— What you will do —
Copy out the items below, swapping each occurrence of "camera" for "lens" and leaving all other text untouched.

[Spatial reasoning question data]
--- Start ---

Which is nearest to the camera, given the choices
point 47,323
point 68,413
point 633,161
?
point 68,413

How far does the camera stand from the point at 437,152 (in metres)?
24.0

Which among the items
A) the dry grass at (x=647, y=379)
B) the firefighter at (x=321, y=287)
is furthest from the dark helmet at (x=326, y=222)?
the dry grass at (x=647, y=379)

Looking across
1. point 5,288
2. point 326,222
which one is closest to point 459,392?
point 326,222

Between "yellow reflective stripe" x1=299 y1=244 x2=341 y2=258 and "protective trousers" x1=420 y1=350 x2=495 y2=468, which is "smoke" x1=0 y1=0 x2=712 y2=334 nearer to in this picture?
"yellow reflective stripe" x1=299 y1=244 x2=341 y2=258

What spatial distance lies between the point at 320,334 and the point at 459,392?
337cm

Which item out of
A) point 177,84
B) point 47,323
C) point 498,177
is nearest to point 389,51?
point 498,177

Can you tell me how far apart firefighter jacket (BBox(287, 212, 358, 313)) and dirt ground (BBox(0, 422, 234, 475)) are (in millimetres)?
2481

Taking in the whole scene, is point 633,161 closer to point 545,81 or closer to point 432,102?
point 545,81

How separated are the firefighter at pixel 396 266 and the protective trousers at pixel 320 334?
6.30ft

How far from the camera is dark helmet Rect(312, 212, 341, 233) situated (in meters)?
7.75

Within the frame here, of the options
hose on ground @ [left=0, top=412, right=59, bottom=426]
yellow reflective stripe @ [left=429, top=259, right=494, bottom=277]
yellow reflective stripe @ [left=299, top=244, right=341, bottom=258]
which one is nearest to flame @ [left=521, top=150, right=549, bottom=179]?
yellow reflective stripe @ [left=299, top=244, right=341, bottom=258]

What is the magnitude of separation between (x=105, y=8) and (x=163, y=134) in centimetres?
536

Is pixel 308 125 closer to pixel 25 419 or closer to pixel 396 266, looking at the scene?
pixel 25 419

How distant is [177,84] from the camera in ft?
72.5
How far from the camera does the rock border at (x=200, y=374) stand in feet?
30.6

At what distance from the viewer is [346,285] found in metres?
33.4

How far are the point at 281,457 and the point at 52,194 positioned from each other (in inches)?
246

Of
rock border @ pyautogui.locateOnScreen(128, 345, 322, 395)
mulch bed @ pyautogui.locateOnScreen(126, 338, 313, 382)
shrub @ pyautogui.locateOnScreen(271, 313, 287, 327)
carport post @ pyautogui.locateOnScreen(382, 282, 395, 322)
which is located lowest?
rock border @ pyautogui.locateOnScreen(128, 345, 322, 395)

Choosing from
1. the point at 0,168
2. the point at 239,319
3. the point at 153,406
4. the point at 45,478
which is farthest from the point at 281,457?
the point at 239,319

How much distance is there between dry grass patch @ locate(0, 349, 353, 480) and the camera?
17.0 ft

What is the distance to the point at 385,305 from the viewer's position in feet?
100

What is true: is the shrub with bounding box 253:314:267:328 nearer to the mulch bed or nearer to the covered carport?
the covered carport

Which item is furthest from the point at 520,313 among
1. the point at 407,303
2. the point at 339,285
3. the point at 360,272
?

--- End ---

— Exercise output —
Which is nearest to the lens, given the choices
point 47,323
point 68,413
point 633,161
?
point 68,413

How far does the lens stand from the point at 437,152 (in metres)?
24.0

Which among the items
A) the dry grass at (x=647, y=379)
B) the firefighter at (x=321, y=287)
is furthest from the dark helmet at (x=326, y=222)?
the dry grass at (x=647, y=379)

Looking across
1. point 5,288
2. point 326,222
which one is closest to point 459,392?
point 326,222

Between "yellow reflective stripe" x1=299 y1=244 x2=341 y2=258 and "protective trousers" x1=420 y1=350 x2=495 y2=468, which is "smoke" x1=0 y1=0 x2=712 y2=334 nearer to in this picture?
"yellow reflective stripe" x1=299 y1=244 x2=341 y2=258

What spatial distance lies between the point at 320,334 and the point at 459,392?
337cm

Which item out of
A) point 177,84
B) point 47,323
C) point 498,177
is nearest to point 389,51?
point 498,177

Can you tell me how far apart firefighter jacket (BBox(287, 212, 358, 313)) and dirt ground (BBox(0, 422, 234, 475)) are (in millimetres)?
2481

Taking in the whole scene, is point 633,161 closer to point 545,81 or closer to point 432,102?
point 545,81

How separated are the firefighter at pixel 396 266 and the protective trousers at pixel 320 334?
6.30ft

How far from the lens is dark helmet Rect(312, 212, 341, 233) situated (in meters)?
7.75

Within the frame here, of the options
hose on ground @ [left=0, top=412, right=59, bottom=426]
yellow reflective stripe @ [left=429, top=259, right=494, bottom=277]
yellow reflective stripe @ [left=299, top=244, right=341, bottom=258]
which one is nearest to flame @ [left=521, top=150, right=549, bottom=179]?
yellow reflective stripe @ [left=299, top=244, right=341, bottom=258]

What is the magnitude of separation between (x=105, y=8) and (x=163, y=134) in centimetres?
536

Is pixel 308 125 closer to pixel 25 419 or closer to pixel 396 266, looking at the scene?
pixel 25 419

How distant is [177,84] from the lens in ft?
72.5
How far from the lens does the rock border at (x=200, y=374) stand in feet?
30.6

At what distance from the viewer is [346,285] found in metres?
33.4

How far are the point at 281,457 and the point at 52,194 positioned from each other (in inches)?
246

Of
rock border @ pyautogui.locateOnScreen(128, 345, 322, 395)
mulch bed @ pyautogui.locateOnScreen(126, 338, 313, 382)
shrub @ pyautogui.locateOnScreen(271, 313, 287, 327)
carport post @ pyautogui.locateOnScreen(382, 282, 395, 322)
which is located lowest?
rock border @ pyautogui.locateOnScreen(128, 345, 322, 395)

Choosing from
1. the point at 0,168
2. the point at 239,319
3. the point at 153,406
4. the point at 45,478
which is farthest from the point at 281,457?
the point at 239,319

How much distance is there between dry grass patch @ locate(0, 349, 353, 480) and the lens?
17.0 ft

What is the distance to the point at 385,305 from the viewer's position in feet?
100

What is true: is the shrub with bounding box 253:314:267:328 nearer to the mulch bed or nearer to the covered carport?
the covered carport

Which item is furthest from the point at 520,313 among
1. the point at 407,303
2. the point at 339,285
3. the point at 360,272
?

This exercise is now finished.